REQUEST: Revise the passage on website carbon calculators from "There are a" through "more concrete inputs.", replacing "jumping off point" with "starting point".

SELECTED EXTRACT:
········

For those of you who’ve been with me for the whole two-year journey, thank you! For those who jumped on along the way, thank you too! I hope you’ll continue to allow me into your inbox for a while yet.
When I first started getting curious about digital sustainability, especially the carbon impact of my website, one of the first places I was pointed to was Website Carbon Calculator. Being presented with a carbon impact for my small personal homepage was an eye opener.
That was a bit over two years ago. Since then, I’ve learnt (and am still learning) a heck of a lot about what goes into the carbon footprint of a website or digital service. Would I use Website Carbon Calculator when auditing a site now? Probably not. That said, I would still 100% recommend it, or Beacon, to anyone that’s looking at figuring out website carbon emissions for the first time.
Data transfer is just the start
Most website carbon calculators look at the size of data transfer for a site or app and base calculations off that. At a high level, they’ll take the amount of data transferred and use constants to work out an estimated amount of energy consumed to transmit that data over the internet. This energy figure is then multiplied by a carbon intensity constant to return a carbon estimate.
Depending on the calculation model being used by the tool, there’ll be different assumptions made about the energy consumption of data, system boundaries, and even carbon intensity. Some might discount energy intensity for site’s using green web hosting, while others will not. Tools using the Sustainable Web Design model will also likely be making fixed assumptions about a website’s returning visitors & caching.
There are a fair few assumptions and generalisations being made there. Again, these tools make a great jumping off point for folks looking at digital carbon emissions for the first time. To get more accurate outputs, though, we need to start having tools that look beyond data transfer, and we need to start replacing some assumptions with more concrete inputs.
Data transfer ≠ network energy usage
Since I started looking into digital sustainability, I have always had the notion in my mind that the more data we send as part of a site or app, the more energy we consume on the network to transfer those bytes. Sticking with the theme of assumptions, I think it’s fair to say most people learning about digital sustainability would have similar thinking.

········

DATA SHOWN:
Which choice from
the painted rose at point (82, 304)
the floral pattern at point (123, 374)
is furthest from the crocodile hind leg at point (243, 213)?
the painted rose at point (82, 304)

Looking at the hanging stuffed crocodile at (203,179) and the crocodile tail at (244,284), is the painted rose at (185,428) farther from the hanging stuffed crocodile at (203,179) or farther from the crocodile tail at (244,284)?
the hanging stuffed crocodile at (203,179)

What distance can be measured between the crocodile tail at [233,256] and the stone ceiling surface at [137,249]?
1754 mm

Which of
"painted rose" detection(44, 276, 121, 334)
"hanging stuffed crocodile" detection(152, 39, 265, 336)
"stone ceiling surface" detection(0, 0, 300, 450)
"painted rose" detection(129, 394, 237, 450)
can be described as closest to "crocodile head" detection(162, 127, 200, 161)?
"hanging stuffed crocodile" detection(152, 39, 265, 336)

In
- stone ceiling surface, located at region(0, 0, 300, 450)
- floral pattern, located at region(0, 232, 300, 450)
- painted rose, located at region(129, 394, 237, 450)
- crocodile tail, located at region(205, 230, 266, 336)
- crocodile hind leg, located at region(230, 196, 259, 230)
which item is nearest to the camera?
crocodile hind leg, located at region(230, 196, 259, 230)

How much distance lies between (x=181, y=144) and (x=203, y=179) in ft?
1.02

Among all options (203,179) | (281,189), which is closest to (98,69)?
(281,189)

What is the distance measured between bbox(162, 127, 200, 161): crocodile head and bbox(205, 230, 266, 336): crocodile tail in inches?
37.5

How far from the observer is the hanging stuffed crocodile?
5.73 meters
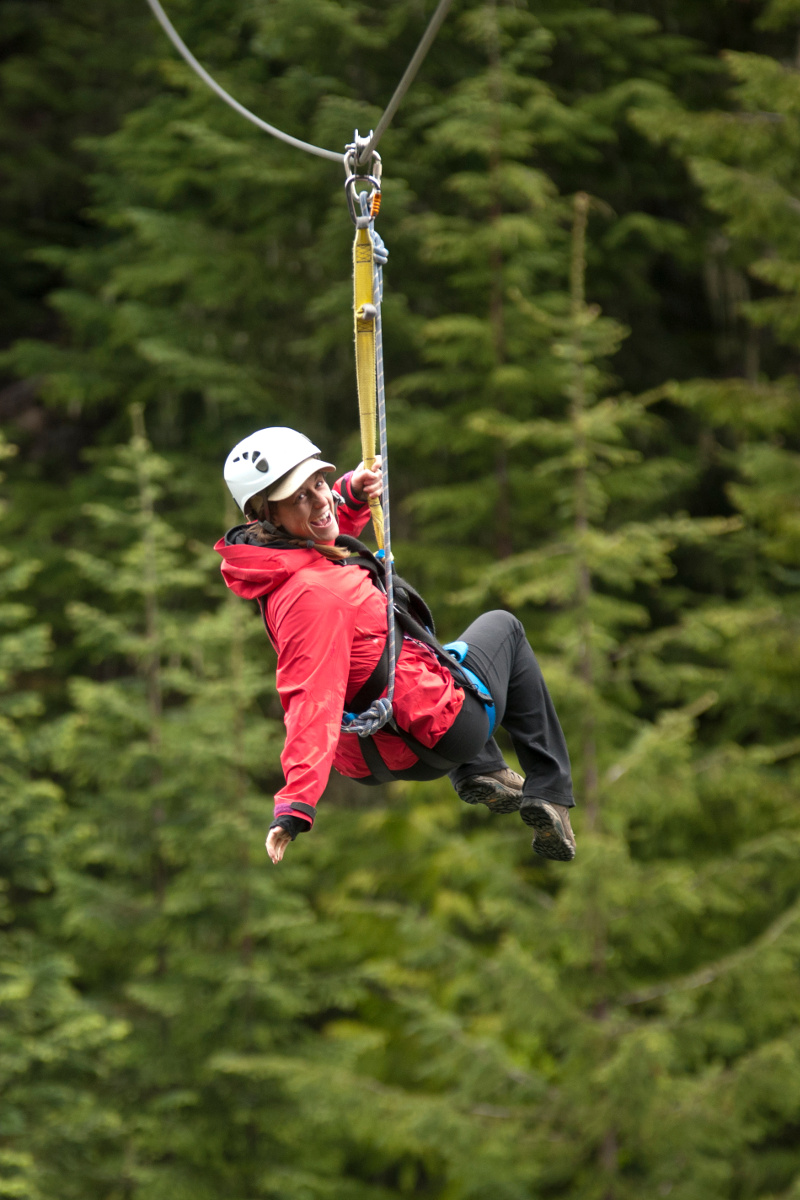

········

ANSWER TO THE EXERCISE:
There are a fair few assumptions and generalisations being made there. Again, these tools make a great starting point for folks looking at digital carbon emissions for the first time. To get more accurate outputs, though, we need to start having tools that look beyond data transfer, and we need to start replacing some assumptions with more concrete inputs.